Прежде я говорил на так называемом «матерном языке», легко находя понимание и сочувствие в среде своих знакомых. Теперь же, под влиянием читаемой литературы и сознательного отказа от использования мата как в письме, так и в речи, я был ошеломлен тем, что мои друзья и знакомые перестали меня понимать и начали уклоняться от последовательных и осмысленных дискуссий. Более того, некоторые из них высказывали предположение, что у меня поехала крыша и пророчили мне попадание в дурдом в ближайшей перспективе. Их пророчество сбылось. К концу 2008 я вновь играл в старкрафт, курил, выпивал, болтал о работе и развлечениях. Две недели в дурдоме вернули мне разум, установив мир и порядок в моем уме. Гарантом этого мира выступал тройственный священный союз: страсть к видеоиграм, страсть к женщинам и необходимость работать. Однако, помня о том, что этот союз был установлен с помощью внешней интервенции после того, как внутренняя революция продемонстрировала полную несостоятельность власти составляющих его психических элементов, страсть к познанию, не собираясь сдаваться, ушла в подполье и направила уцелевшие силы на самоорганизацию.
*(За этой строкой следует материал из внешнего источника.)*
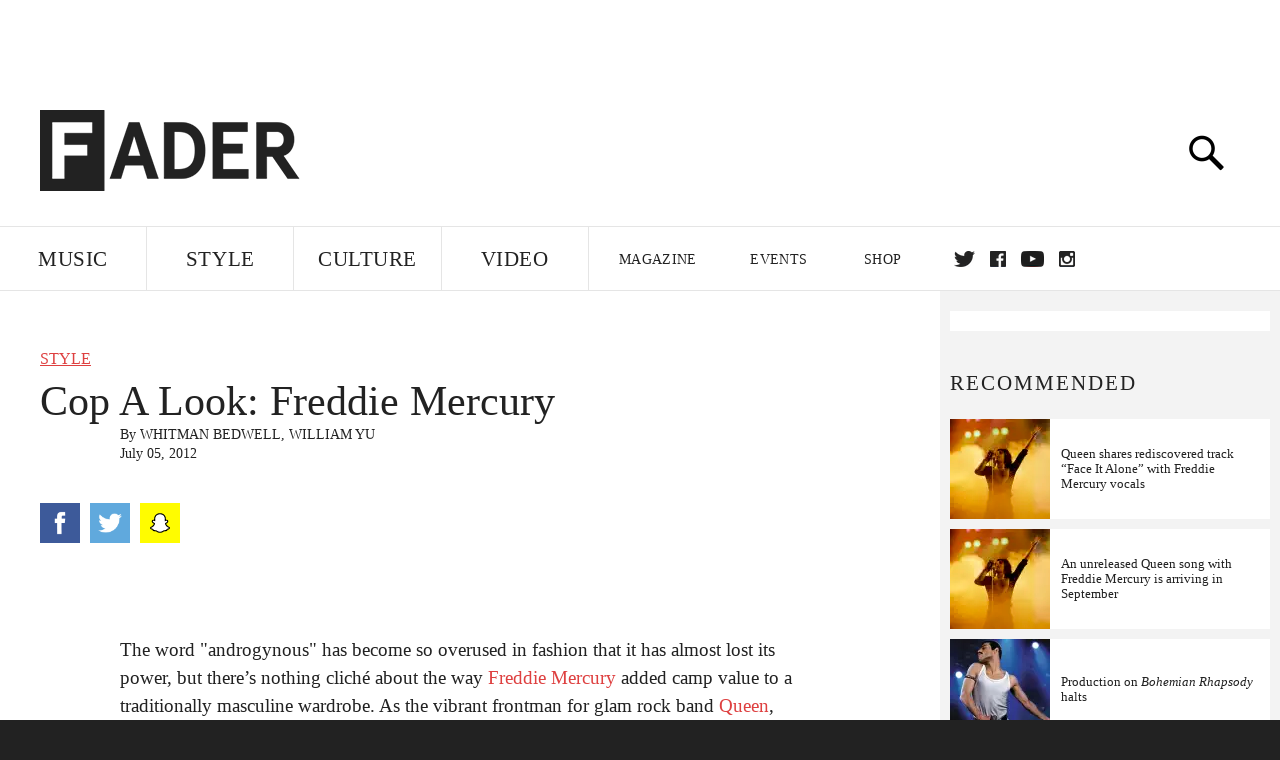

--- FILE ---
content_type: text/html; charset=utf-8
request_url: https://www.google.com/recaptcha/api2/aframe
body_size: 267
content:
<!DOCTYPE HTML><html><head><meta http-equiv="content-type" content="text/html; charset=UTF-8"></head><body><script nonce="SFu6JDPyxIb9CM6phpZ2NQ">/** Anti-fraud and anti-abuse applications only. See google.com/recaptcha */ try{var clients={'sodar':'https://pagead2.googlesyndication.com/pagead/sodar?'};window.addEventListener("message",function(a){try{if(a.source===window.parent){var b=JSON.parse(a.data);var c=clients[b['id']];if(c){var d=document.createElement('img');d.src=c+b['params']+'&rc='+(localStorage.getItem("rc::a")?sessionStorage.getItem("rc::b"):"");window.document.body.appendChild(d);sessionStorage.setItem("rc::e",parseInt(sessionStorage.getItem("rc::e")||0)+1);localStorage.setItem("rc::h",'1768760798426');}}}catch(b){}});window.parent.postMessage("_grecaptcha_ready", "*");}catch(b){}</script></body></html>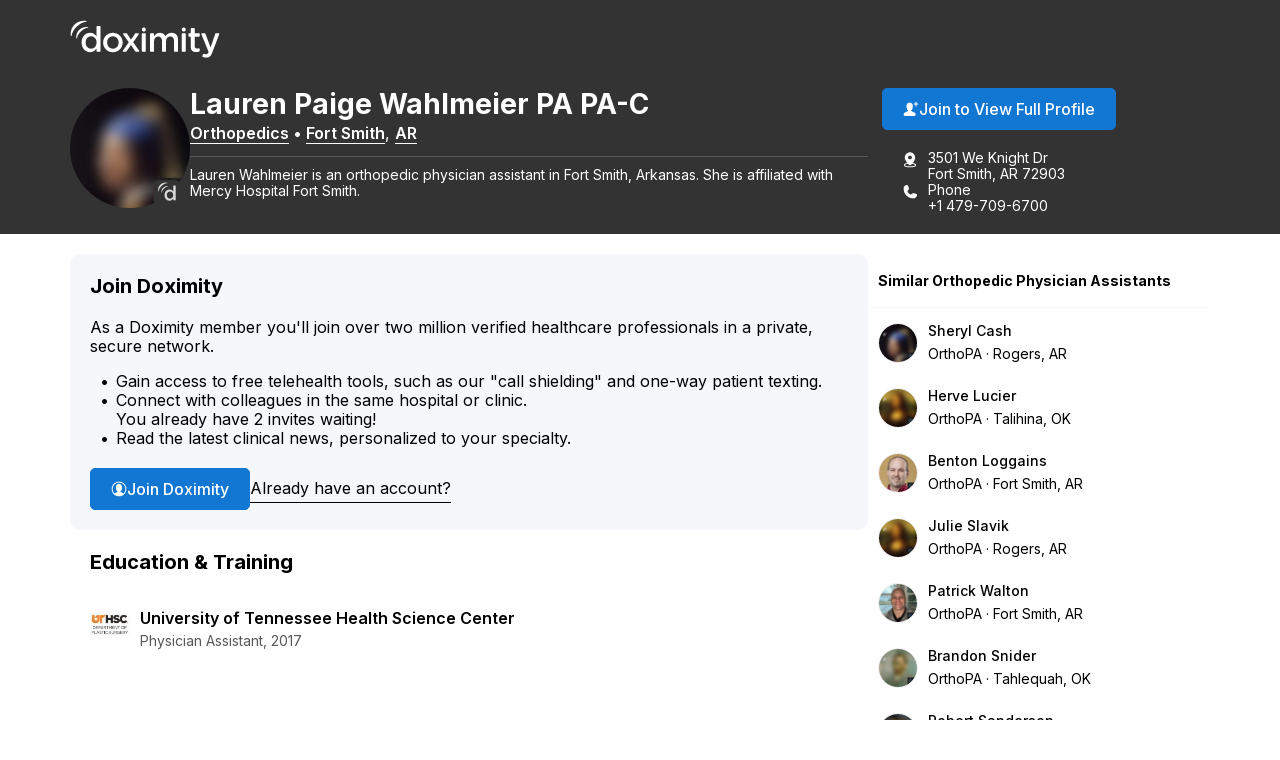

--- FILE ---
content_type: image/svg+xml
request_url: https://assets.doxcdn.com/image/upload/fl_sanitize/icons/dox-icons/icon-person-plus-filled.svg
body_size: -215
content:
<?xml version="1.0"?>
<svg xmlns="http://www.w3.org/2000/svg" xml:space="preserve" viewBox="0 0 50 50">
  <path d="M40.508 2.006a1.5 1.5 0 0 0-1.5 1.5v4.5h-4.5a1.5 1.5 0 1 0 0 3h4.5v4.5a1.5 1.5 0 0 0 3 0v-4.5h4.5a1.5 1.5 0 0 0 0-3h-4.5v-4.5a1.5 1.5 0 0 0-1.5-1.5M20.728 5l-.167.001a10.17 10.17 0 0 0-7.638 3.596 10.2 10.2 0 0 0-2.289 8.172l1.227 6.544a8.88 8.88 0 0 0 3.48 5.792c.365.273.584.725.584 1.207 0 .675-.47 1.194-1.074 1.476l-8.898 4.138A6.21 6.21 0 0 0 2 41.735v1.075a4.21 4.21 0 0 0 4.203 4.203h28.944a4.21 4.21 0 0 0 4.204-4.203v-1.075c0-2.581-1.552-4.861-3.874-5.774 0 0-8.903-4.147-8.955-4.173-.61-.302-1.074-.8-1.074-1.476 0-.482.218-.934.584-1.207a8.84 8.84 0 0 0 3.472-5.744l1.194-6.322A10.58 10.58 0 0 0 28.22 8.48C26.307 6.277 23.583 5 20.727 5z"/>
</svg>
В сущности, этой страсти удалось сохранить дневник, поддерживая интерес к чтению настолько, чтобы за два с половиной года я смог прочесть главные произведения Пушкина, Лермонтова, Гоголя, Толстого, Тургенева, Достоевского и некоторых других, менее известных столпов русского языка. Параллельно эта страсть набирала силу, используя обучение в институте для укрепления своих позиций.

5. Дилемма

Таким образом, написав в апреле 2011 года свой первый рассказ, я столкнулся с дилеммой, на одной стороне которой стояла возможность повторного попадания в дурдом из-за очередного прихода к власти страсти к познанию; тогда как с другой стороны, я вынужден был обманывать самого себя и разыгрывать пошлую комедию, прикидываясь дурачком и преследуя десять тысяч целей, не имевших прямого отношения к структурной иерархии моих убеждений, стремлений и ценностей.
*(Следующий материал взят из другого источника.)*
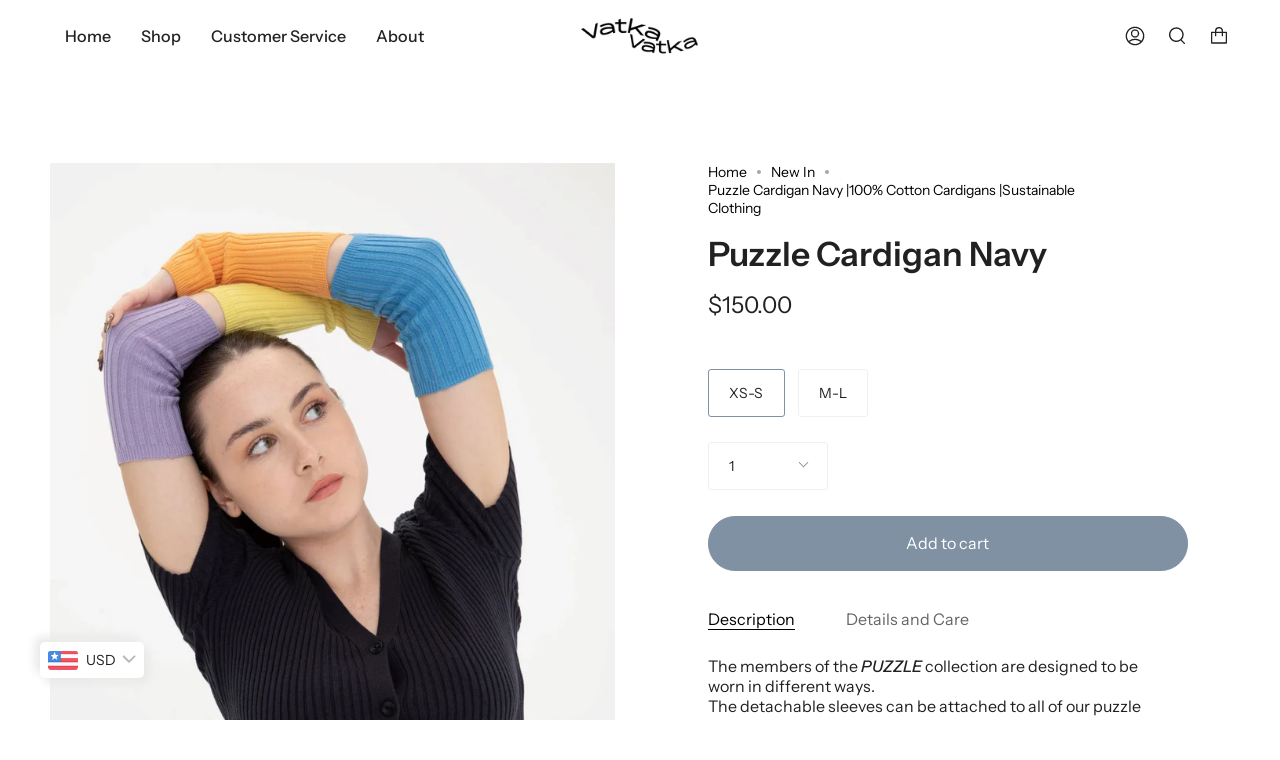

--- FILE ---
content_type: text/css
request_url: https://vatka.co/cdn/shop/t/28/assets/font-settings.css?v=53852915980067604461759333207
body_size: 270
content:
@font-face{font-family:Instrument Sans;font-weight:600;font-style:normal;font-display:swap;src:url(//vatka.co/cdn/fonts/instrument_sans/instrumentsans_n6.27dc66245013a6f7f317d383a3cc9a0c347fb42d.woff2?h1=dmF0LWthLmNvbQ&h2=dmF0a2EuY28&h3=dHIudmF0a2EuY28&h4=dmF0LWthLmFjY291bnQubXlzaG9waWZ5LmNvbQ&hmac=9391423767da10d5f6f94764dcf0e7bf910771ba4f827d7a52fd6e0f86871b87) format("woff2"),url(//vatka.co/cdn/fonts/instrument_sans/instrumentsans_n6.1a71efbeeb140ec495af80aad612ad55e19e6d0e.woff?h1=dmF0LWthLmNvbQ&h2=dmF0a2EuY28&h3=dHIudmF0a2EuY28&h4=dmF0LWthLmFjY291bnQubXlzaG9waWZ5LmNvbQ&hmac=a0131810619a3ce9ed254564c6f9ed11a66498f3771b3e2313a7af0155a97116) format("woff")}@font-face{font-family:Instrument Sans;font-weight:400;font-style:normal;font-display:swap;src:url(//vatka.co/cdn/fonts/instrument_sans/instrumentsans_n4.db86542ae5e1596dbdb28c279ae6c2086c4c5bfa.woff2?h1=dmF0LWthLmNvbQ&h2=dmF0a2EuY28&h3=dHIudmF0a2EuY28&h4=dmF0LWthLmFjY291bnQubXlzaG9waWZ5LmNvbQ&hmac=1493566cdc99a52cc46d74c8028bb2de825c6cc3c9a78962a74cc7bf768ea393) format("woff2"),url(//vatka.co/cdn/fonts/instrument_sans/instrumentsans_n4.510f1b081e58d08c30978f465518799851ef6d8b.woff?h1=dmF0LWthLmNvbQ&h2=dmF0a2EuY28&h3=dHIudmF0a2EuY28&h4=dmF0LWthLmFjY291bnQubXlzaG9waWZ5LmNvbQ&hmac=0bf49a0503a191dae4b9b1b45e58fd4ea44c6341561a783189947a823c8bf4e8) format("woff")}@font-face{font-family:Instrument Sans;font-weight:700;font-style:normal;font-display:swap;src:url(//vatka.co/cdn/fonts/instrument_sans/instrumentsans_n7.e4ad9032e203f9a0977786c356573ced65a7419a.woff2?h1=dmF0LWthLmNvbQ&h2=dmF0a2EuY28&h3=dHIudmF0a2EuY28&h4=dmF0LWthLmFjY291bnQubXlzaG9waWZ5LmNvbQ&hmac=acb948e81a891ba9f0f3b312b71a9a78dae9fb7758c9d7de3c4050499ffb9735) format("woff2"),url(//vatka.co/cdn/fonts/instrument_sans/instrumentsans_n7.b9e40f166fb7639074ba34738101a9d2990bb41a.woff?h1=dmF0LWthLmNvbQ&h2=dmF0a2EuY28&h3=dHIudmF0a2EuY28&h4=dmF0LWthLmFjY291bnQubXlzaG9waWZ5LmNvbQ&hmac=3f16b945bc57f5f97e3f999bf2099a310bf4ded7d6ae53d4f8cfb0c2f9f265fb) format("woff")}@font-face{font-family:Instrument Sans;font-weight:500;font-style:normal;font-display:swap;src:url(//vatka.co/cdn/fonts/instrument_sans/instrumentsans_n5.1ce463e1cc056566f977610764d93d4704464858.woff2?h1=dmF0LWthLmNvbQ&h2=dmF0a2EuY28&h3=dHIudmF0a2EuY28&h4=dmF0LWthLmFjY291bnQubXlzaG9waWZ5LmNvbQ&hmac=1d6511dd2122c5209cebb741673cd2eee8f633673e977f4242753bb64a73fb08) format("woff2"),url(//vatka.co/cdn/fonts/instrument_sans/instrumentsans_n5.9079eb7bba230c9d8d8d3a7d101aa9d9f40b6d14.woff?h1=dmF0LWthLmNvbQ&h2=dmF0a2EuY28&h3=dHIudmF0a2EuY28&h4=dmF0LWthLmFjY291bnQubXlzaG9waWZ5LmNvbQ&hmac=f7a63e71aae2db31b9899523756e27ef8fdbbb2b4dcb17b018669982a4512119) format("woff")}@font-face{font-family:Instrument Sans;font-weight:400;font-style:italic;font-display:swap;src:url(//vatka.co/cdn/fonts/instrument_sans/instrumentsans_i4.028d3c3cd8d085648c808ceb20cd2fd1eb3560e5.woff2?h1=dmF0LWthLmNvbQ&h2=dmF0a2EuY28&h3=dHIudmF0a2EuY28&h4=dmF0LWthLmFjY291bnQubXlzaG9waWZ5LmNvbQ&hmac=c12ada6a14891cb9fa45863e401edd531896be521a716203144a6e800ca473b8) format("woff2"),url(//vatka.co/cdn/fonts/instrument_sans/instrumentsans_i4.7e90d82df8dee29a99237cd19cc529d2206706a2.woff?h1=dmF0LWthLmNvbQ&h2=dmF0a2EuY28&h3=dHIudmF0a2EuY28&h4=dmF0LWthLmFjY291bnQubXlzaG9waWZ5LmNvbQ&hmac=1de58785365d239f6130142e8df4cf27d25292415e121b5a46e940a25fc6db99) format("woff")}@font-face{font-family:Instrument Sans;font-weight:500;font-style:italic;font-display:swap;src:url(//vatka.co/cdn/fonts/instrument_sans/instrumentsans_i5.d2033775d4997e4dcd0d47ebdd5234b5c14e3f53.woff2?h1=dmF0LWthLmNvbQ&h2=dmF0a2EuY28&h3=dHIudmF0a2EuY28&h4=dmF0LWthLmFjY291bnQubXlzaG9waWZ5LmNvbQ&hmac=638346597bca2139bfe0ec7304c08b9b70a6e37c9d93a1e12cb8f90b4bf73c5b) format("woff2"),url(//vatka.co/cdn/fonts/instrument_sans/instrumentsans_i5.8e3cfa86b65acf809ce72bc4f9b58f185ef6b8c7.woff?h1=dmF0LWthLmNvbQ&h2=dmF0a2EuY28&h3=dHIudmF0a2EuY28&h4=dmF0LWthLmFjY291bnQubXlzaG9waWZ5LmNvbQ&hmac=25d783719f5580d4ae0aabe06bf779d73054bc149a92feeec41c7335b3c5bef5) format("woff")}
/*# sourceMappingURL=/cdn/shop/t/28/assets/font-settings.css.map?v=53852915980067604461759333207 */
Дилемма эта разрешилась тем, что страсть к компьютерным играм – включая игру в покер, которая на тот момент была единственным источником моих доходов – вновь была объявлена вне закона; образ жизни последних двух лет и личная история, зафиксированная в дневниках этого периода, подверглись жесточайшей критике; увлечение литературой сформировало свое внутреннее правительство, установившее приоритет чтения и письма над всеми прочими видами деятельности; и большая часть моего мышления подверглась перестройке, ориентированной на производство стишков. Несмотря на то, что я говорил прозой, думать я стал учиться в стихах.


Все, что ты ищешь: женщин, денег, власти;

Все это только призрачный обман.

Не утолит он в жизни твоей страсти,

Как речка не напоит океан.

Любовь прекрасна, но она проходит,

Иль, став привычкой, гаснет навсегда;

А деньги, что же люди в них находят?

Свободу? Счастье? В них одна беда!

Свободен тот, кто знает, что он смертен,

И знанием подобным дорожит,

И в деньгах счастья искать он не спешит,

Для счастья есть совсем другие мерки.

Быть может в власти думаешь оно?

Но власть, что раньше звали «высший свет»,

Свое значение утратила давно;

Над ней смеется каждый с юных лет…


Каких только не выдавал мой ум выкрутасов, чтобы опорочить прежние ценности.


Ты меришь все рассудочным умом;

Он для тебя единственный закон;

Вот только даже в образе немом

Не отличит о бога от икон.

И что увидит он в моих стихах?

Наборы слов, понятий и их связь?

Он как священник, что во всех грехах

Способен видеть грязь… одну лишь грязь.


Каких только приемов страсть к литературе не использовала, чтобы удержать власть в моем сознании.